4. Les propriétaires d’armes pourront vendre leurs armes d’épaule illégalement à des individus qui ne sont pas autorisés à posséder des armes, sans crainte que les armes soient retracées.
5. Les policiers n’auront donc plus d’outils pour lier les armes à feu à leur dernier propriétaire légal afin de les aider dans le cadre d'enquêtes criminelles ou autres.
6. La police n’aura plus de préavis sur le nombre et le type d’armes d’épaule présentes dans un foyer lorsqu’ils doivent intervenir dans le cas d’une dispute conjugale.
7. La police ne sera plus informée de l’existence d’arsenaux massifs d’armes d’épaule.
Certes, statistiquement il ressort que lors de la plupart des tueries (de masse) perpétrées au Canada (Polytechnique, Dawson..), c’étaient des armes automatiques (prohibés) légalement enregistrées qui ont été utilisées. Mais un nombre important des crimes se font par des armes de chasse. Et le dernier en date est le lâche assassinat du caporal Nathan Cirillo qui montait la garde au monument de la guerre dans le centre d'Ottawa.
Pour conclure, n’est-ce pas une évidence que la donne a changé et que la sécurité des citoyens vaut plus que des calculs statistiques ? Les risques que des malades mentaux s’approprient des armes à feu pour des fins terroristes, n’est-il pas exponentiellement plus élevé en supprimant la traçabilité de ces armes et de leurs propriétaires? Abolir le registre des armes d’épaule ne priverait-il pas les organes de sécurité d’un précieux outil de contrôle et de surveillance de la circulation des armes à feu?
«Le gouvernement a pour mission de faire que les bons citoyens soient tranquilles, que les mauvais ne le soient pas.» Georges Clemenceau.
Yacine Foudil
Commentaires
BIEN REÇU YACINE .
ON VA MAINTENANT SCRUTER ÇA AVEC ATTENTION.
BRAVO POUR AVOIR OSÉ.
Je suis plus que d'accord avec vous que la destruction du registre des armes à feux par le gouvernement du Canada est une aberration. Les armes à feux étant, aujourd'hui, tellement banalisées ; on peut penser aux jeux vidéos , films et clips musicaux violents les utilisant à outrances, les centres de tirs qui se démocratisent,... Il n'y a finalement plus qu'un registre pour faire prendre conscience aux gens que le fait de posséder une arme à feux n'est pas un acte anodin, n'est pas un jeu.
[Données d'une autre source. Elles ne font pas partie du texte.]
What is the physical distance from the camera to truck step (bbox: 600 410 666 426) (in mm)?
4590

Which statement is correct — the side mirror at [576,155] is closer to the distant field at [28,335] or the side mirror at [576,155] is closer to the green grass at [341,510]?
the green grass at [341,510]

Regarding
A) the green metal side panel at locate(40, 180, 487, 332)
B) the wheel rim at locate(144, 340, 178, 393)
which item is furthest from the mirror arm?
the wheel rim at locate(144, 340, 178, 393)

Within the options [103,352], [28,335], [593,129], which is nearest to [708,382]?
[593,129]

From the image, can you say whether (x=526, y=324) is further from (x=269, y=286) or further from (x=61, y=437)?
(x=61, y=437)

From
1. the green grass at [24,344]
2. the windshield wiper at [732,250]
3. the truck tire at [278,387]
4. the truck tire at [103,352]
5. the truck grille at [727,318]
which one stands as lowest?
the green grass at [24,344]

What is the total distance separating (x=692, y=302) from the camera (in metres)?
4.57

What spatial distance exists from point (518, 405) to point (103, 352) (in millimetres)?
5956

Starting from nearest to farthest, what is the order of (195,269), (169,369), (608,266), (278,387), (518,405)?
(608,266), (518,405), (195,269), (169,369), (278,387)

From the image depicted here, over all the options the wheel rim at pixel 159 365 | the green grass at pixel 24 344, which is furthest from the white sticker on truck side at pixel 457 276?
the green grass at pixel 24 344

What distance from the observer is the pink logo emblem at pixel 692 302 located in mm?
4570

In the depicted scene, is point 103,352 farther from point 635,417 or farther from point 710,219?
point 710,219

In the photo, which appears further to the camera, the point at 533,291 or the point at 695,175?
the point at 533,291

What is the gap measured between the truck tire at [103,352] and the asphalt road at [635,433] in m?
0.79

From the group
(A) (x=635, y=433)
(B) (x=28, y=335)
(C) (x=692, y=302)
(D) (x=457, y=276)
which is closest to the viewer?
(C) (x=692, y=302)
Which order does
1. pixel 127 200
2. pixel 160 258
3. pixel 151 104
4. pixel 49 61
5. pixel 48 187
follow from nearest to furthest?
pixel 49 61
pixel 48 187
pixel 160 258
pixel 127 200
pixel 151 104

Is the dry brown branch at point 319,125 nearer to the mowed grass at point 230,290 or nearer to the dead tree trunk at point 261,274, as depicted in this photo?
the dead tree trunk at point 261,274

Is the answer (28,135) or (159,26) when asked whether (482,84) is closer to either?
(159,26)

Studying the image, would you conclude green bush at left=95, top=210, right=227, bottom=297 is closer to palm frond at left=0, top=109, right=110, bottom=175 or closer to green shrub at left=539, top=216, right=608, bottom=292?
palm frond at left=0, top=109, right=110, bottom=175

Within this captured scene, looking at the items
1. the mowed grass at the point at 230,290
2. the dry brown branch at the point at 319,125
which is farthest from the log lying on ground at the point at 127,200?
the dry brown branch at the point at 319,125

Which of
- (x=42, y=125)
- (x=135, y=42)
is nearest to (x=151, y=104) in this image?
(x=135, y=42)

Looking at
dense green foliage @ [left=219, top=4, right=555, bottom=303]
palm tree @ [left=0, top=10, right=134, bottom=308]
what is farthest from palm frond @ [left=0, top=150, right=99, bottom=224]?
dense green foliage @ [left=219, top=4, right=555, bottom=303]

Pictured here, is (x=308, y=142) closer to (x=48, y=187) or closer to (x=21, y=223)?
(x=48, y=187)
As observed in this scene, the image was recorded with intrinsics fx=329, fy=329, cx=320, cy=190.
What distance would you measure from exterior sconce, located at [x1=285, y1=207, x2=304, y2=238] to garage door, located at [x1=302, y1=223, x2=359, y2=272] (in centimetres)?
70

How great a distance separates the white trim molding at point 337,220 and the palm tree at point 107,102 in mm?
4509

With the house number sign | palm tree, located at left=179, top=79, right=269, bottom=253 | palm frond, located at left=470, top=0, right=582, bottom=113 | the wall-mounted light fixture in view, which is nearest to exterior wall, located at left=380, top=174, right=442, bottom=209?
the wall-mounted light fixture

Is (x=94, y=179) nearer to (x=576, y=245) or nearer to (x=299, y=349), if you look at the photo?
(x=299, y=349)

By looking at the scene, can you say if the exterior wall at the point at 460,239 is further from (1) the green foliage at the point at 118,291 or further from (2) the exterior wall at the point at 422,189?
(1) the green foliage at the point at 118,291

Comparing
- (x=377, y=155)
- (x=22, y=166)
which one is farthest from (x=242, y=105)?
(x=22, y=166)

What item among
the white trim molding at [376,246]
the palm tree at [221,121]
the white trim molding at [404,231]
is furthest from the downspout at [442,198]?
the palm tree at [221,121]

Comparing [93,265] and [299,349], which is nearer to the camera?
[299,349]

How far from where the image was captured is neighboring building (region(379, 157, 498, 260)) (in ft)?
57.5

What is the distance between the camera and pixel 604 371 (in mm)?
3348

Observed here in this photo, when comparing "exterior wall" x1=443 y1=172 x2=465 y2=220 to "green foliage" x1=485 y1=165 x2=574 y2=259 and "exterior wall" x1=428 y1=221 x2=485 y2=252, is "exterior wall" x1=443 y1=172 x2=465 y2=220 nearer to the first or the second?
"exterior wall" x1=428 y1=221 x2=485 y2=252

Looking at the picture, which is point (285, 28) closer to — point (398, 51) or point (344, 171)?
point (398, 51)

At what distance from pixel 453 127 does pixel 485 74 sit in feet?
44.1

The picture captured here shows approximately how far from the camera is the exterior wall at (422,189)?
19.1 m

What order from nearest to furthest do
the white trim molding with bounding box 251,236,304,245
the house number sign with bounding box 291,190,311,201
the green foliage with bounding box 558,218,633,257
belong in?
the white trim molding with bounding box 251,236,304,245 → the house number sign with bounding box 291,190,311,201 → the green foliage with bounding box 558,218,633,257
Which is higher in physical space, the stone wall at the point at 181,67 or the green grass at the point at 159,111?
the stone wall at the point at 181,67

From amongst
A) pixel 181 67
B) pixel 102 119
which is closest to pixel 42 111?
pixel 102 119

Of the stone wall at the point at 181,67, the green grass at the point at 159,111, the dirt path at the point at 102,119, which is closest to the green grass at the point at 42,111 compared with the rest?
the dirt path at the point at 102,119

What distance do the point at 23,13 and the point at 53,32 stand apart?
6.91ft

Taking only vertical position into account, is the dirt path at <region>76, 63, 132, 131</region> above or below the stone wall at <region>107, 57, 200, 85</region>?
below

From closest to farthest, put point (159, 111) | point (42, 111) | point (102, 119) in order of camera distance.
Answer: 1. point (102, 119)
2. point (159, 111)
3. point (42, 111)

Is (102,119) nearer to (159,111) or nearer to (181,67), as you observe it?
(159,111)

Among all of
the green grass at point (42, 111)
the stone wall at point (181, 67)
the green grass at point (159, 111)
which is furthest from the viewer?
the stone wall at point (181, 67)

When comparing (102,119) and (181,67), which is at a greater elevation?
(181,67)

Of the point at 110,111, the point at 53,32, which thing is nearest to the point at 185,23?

Selon l'Office des Nations Unies contre la drogue et le crime (ONUDC), « la prévalence des armes à feu a un lien direct avec l'augmentation du nombre de meurtres » (2011). Ce type d’arme qui évite le contact direct avec la victime, comparativement à d’autres armes, comme par exemple les couteaux ou objets de frappe, facilite le passage à l’acte des criminels. En effet, de par la distance physique (et aussi psychologique) maintenu entre le criminel et la victime.